4. Self-Assessment: Evaluate this learning activity. Mention such things as the quality of the experience itself and its personal significance to you.

To most people the consensual definition of selfhood is what they experience as ultimate unquestionable reality. LSD was for thousands in my generation the first glimpse of a mode of experiencing in which the self is not only not the center of the universe, but does not even exist, except as a fiction. This perception is usually associated with a sense of more direct apprehension of reality, not limited by any conceptual screens, including that of the self or ego. To me this has been the primary significance of all this searching. The wholeness that I experienced in my first trip has never been surpassed, only deepened and stabilized as a viewpoint from which to approach life. The first wave of attempting to “turn on the world,” and force everybody to have the vision we had, finally polarized society too much. The assumption of the next task, in which I am still involved, then followed. This was to honor the experience by seeking to make it a part of one’s life without the use of drugs. Meditation became the chief tool, and the differences between these two ways have characterized the difference between the sixties and the seventies in this country. Only now, after three years of meditation, am I beginning to feel the calm assurance of that first insight pervading even the most structured corners of my life. But this has been through meditative discipline, not through repeated use of psychedelics.

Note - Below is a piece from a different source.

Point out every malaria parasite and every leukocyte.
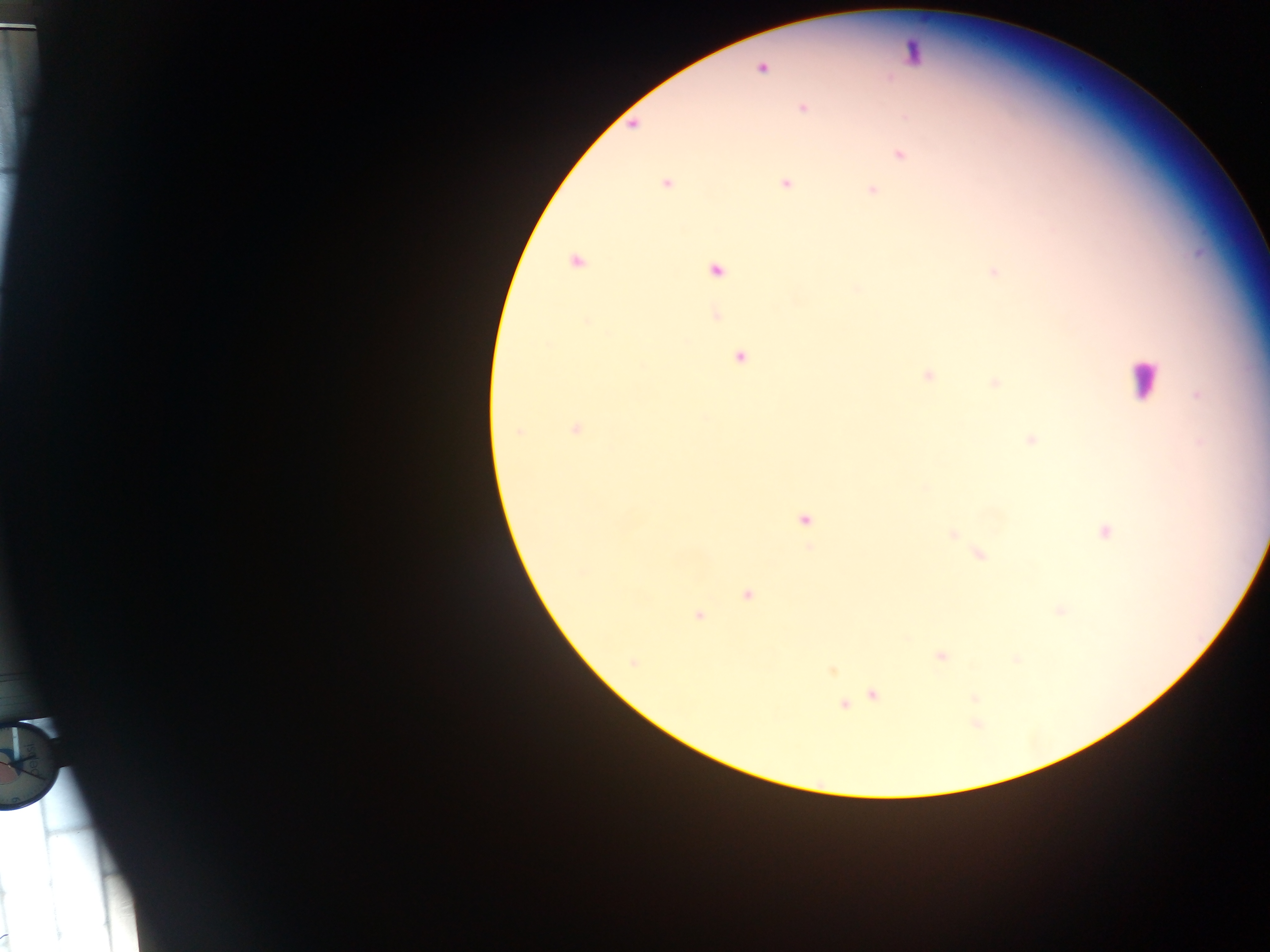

It has taken a long time to learn the lesson that Don Juan teaches in “Journey to Ixtlan,” that the drugs were not the message, they are simply a tool which makes the message visible for the first time. For me a major component of the personal significance of this experience has been the understanding that it is not enough just to have a powerful flash to build a self and a community. It also takes a lot of hard work, and most of this work must be done on oneself.

Some of this work could have been done if these sessions had been supervised rather than unsupervised. As it was I acted out on the visions and was finally frustrated. Reading Grof’s “Realms of the Human Unconscious” I can see that some of these years of reality-testing could have been saved if a competent guide to the fantastic inner realms unlocked by LSD had been available. That’s what brought me to Stephen, and Stephen pointed me to Zen, which stabilized me sufficiently that I came to Antioch and began to explore consciously the content of these unsupervised experiences.

5. Describe the methods of evaluation and feedback used during the learning experience itself.

Most of my feedback came from contemporaries or self-styled teachers who were tripping with me, especially Fritz Perls, Dick Alpert, Ken Kesey, the Anonymous Artists of America, members of my various bands, girls that I tripped with, and people on the Farm. I have been encouraged to look further into these experiences through discussions with Mary M. Phillips, my evaluator, who wrote her masters thesis at USC utilizing the LSD research literature.

6. Describe the material products of this learning experience, if any.

None.

7. List the forms of testimony and evaluation that you will include in your portfolio as demonstrable evidence of learning. Please attach these.

Evaluation by Mary M. Phillips MS, MFC.